▸ **EXERCISE INPUT**
## Begin

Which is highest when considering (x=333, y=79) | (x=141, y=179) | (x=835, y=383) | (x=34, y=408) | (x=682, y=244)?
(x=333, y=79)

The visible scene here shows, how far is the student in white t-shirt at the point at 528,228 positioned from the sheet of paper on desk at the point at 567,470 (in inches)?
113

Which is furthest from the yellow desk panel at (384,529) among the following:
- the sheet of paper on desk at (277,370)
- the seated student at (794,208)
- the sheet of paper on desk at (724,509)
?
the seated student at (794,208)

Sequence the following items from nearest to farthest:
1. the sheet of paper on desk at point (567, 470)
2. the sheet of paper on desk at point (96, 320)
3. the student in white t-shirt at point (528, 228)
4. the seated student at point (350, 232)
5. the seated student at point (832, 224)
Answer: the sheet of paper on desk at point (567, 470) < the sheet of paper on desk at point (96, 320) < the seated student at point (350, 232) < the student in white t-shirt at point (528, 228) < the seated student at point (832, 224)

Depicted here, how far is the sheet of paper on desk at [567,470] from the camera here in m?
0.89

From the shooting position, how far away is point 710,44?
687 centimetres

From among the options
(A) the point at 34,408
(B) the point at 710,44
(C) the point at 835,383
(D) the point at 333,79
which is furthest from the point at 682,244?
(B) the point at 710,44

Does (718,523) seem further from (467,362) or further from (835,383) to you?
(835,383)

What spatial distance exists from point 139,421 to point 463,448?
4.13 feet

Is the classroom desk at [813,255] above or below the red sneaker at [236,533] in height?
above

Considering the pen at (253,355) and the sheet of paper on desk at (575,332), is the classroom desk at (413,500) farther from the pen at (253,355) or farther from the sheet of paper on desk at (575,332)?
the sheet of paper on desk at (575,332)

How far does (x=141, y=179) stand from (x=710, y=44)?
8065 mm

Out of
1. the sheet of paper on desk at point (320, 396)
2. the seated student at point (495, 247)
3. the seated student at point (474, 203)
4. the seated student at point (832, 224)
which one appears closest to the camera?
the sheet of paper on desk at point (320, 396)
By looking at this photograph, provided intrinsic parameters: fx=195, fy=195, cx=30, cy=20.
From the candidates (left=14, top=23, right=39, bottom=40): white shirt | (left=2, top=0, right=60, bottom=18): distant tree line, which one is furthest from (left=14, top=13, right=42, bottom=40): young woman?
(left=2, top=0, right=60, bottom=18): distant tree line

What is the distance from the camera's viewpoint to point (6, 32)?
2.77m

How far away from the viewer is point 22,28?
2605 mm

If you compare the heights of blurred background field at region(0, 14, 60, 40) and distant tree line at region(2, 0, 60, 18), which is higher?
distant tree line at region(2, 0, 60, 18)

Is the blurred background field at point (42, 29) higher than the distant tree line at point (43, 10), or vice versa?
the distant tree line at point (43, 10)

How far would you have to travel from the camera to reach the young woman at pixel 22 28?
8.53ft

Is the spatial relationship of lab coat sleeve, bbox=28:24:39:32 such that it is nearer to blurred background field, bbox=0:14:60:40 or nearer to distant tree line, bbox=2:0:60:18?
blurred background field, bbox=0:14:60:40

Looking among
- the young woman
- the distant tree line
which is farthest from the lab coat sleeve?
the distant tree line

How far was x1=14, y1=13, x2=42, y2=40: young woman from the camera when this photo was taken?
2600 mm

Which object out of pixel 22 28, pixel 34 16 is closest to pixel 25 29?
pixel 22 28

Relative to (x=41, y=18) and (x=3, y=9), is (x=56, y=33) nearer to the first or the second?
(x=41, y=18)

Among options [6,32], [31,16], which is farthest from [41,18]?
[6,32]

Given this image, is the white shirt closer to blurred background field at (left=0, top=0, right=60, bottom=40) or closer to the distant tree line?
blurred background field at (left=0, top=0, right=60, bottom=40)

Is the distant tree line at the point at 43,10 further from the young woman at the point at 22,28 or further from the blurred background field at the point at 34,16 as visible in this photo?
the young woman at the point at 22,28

## End

▸ **EXERCISE**
Using the entries above, please restate each one word for word.

▸ **TASK RESULT**
Which is highest when considering (x=333, y=79) | (x=141, y=179) | (x=835, y=383) | (x=34, y=408) | (x=682, y=244)?
(x=333, y=79)

The visible scene here shows, how far is the student in white t-shirt at the point at 528,228 positioned from the sheet of paper on desk at the point at 567,470 (in inches)?
113

Which is furthest from the yellow desk panel at (384,529) among the following:
- the sheet of paper on desk at (277,370)
- the seated student at (794,208)
- the sheet of paper on desk at (724,509)
?
the seated student at (794,208)

Sequence the following items from nearest to farthest:
1. the sheet of paper on desk at point (567, 470)
2. the sheet of paper on desk at point (96, 320)
3. the student in white t-shirt at point (528, 228)
4. the seated student at point (350, 232)
5. the seated student at point (832, 224)
Answer: the sheet of paper on desk at point (567, 470) < the sheet of paper on desk at point (96, 320) < the seated student at point (350, 232) < the student in white t-shirt at point (528, 228) < the seated student at point (832, 224)

Depicted here, how far is the sheet of paper on desk at [567,470] from the camera here in m?
0.89

From the shooting position, how far away is point 710,44?
687 centimetres

From among the options
(A) the point at 34,408
(B) the point at 710,44
(C) the point at 835,383
(D) the point at 333,79
which is furthest from the point at 682,244?
(B) the point at 710,44

Does (718,523) seem further from (467,362) or further from (835,383) to you?
(835,383)

What spatial distance exists from point 139,421 to point 463,448?
4.13 feet

Is the classroom desk at [813,255] above or below the red sneaker at [236,533] in height?
above

Considering the pen at (253,355) and the sheet of paper on desk at (575,332), is the classroom desk at (413,500) farther from the pen at (253,355) or farther from the sheet of paper on desk at (575,332)?
the sheet of paper on desk at (575,332)

How far does (x=141, y=179) stand from (x=710, y=44)?
8065 mm

Out of
1. the sheet of paper on desk at point (320, 396)
2. the seated student at point (495, 247)
3. the seated student at point (474, 203)
4. the seated student at point (832, 224)
which one appears closest to the camera?
the sheet of paper on desk at point (320, 396)
By looking at this photograph, provided intrinsic parameters: fx=195, fy=195, cx=30, cy=20.
From the candidates (left=14, top=23, right=39, bottom=40): white shirt | (left=2, top=0, right=60, bottom=18): distant tree line, which one is furthest from (left=14, top=13, right=42, bottom=40): young woman?
(left=2, top=0, right=60, bottom=18): distant tree line

What is the distance from the camera's viewpoint to point (6, 32)?
2.77m

How far away from the viewer is point 22,28?
2605 mm

If you compare the heights of blurred background field at region(0, 14, 60, 40) and distant tree line at region(2, 0, 60, 18), which is higher?
distant tree line at region(2, 0, 60, 18)

Is the blurred background field at point (42, 29) higher than the distant tree line at point (43, 10), or vice versa?
the distant tree line at point (43, 10)

How far would you have to travel from the camera to reach the young woman at pixel 22 28?
8.53ft

Is the spatial relationship of lab coat sleeve, bbox=28:24:39:32 such that it is nearer to blurred background field, bbox=0:14:60:40 or nearer to distant tree line, bbox=2:0:60:18?
blurred background field, bbox=0:14:60:40

Looking among
- the young woman
- the distant tree line
which is farthest from the lab coat sleeve?
the distant tree line

How far was x1=14, y1=13, x2=42, y2=40: young woman from the camera when this photo was taken?
2600 mm

Which object out of pixel 22 28, pixel 34 16 is closest to pixel 25 29?
pixel 22 28

Relative to (x=41, y=18) and (x=3, y=9), is (x=56, y=33) nearer to the first or the second?
(x=41, y=18)

Among options [6,32], [31,16], which is farthest from [41,18]?
[6,32]

Given this image, is the white shirt closer to blurred background field at (left=0, top=0, right=60, bottom=40) or closer to the distant tree line?
blurred background field at (left=0, top=0, right=60, bottom=40)

Is the distant tree line at the point at 43,10 further from the young woman at the point at 22,28 or further from the blurred background field at the point at 34,16 as visible in this photo?
the young woman at the point at 22,28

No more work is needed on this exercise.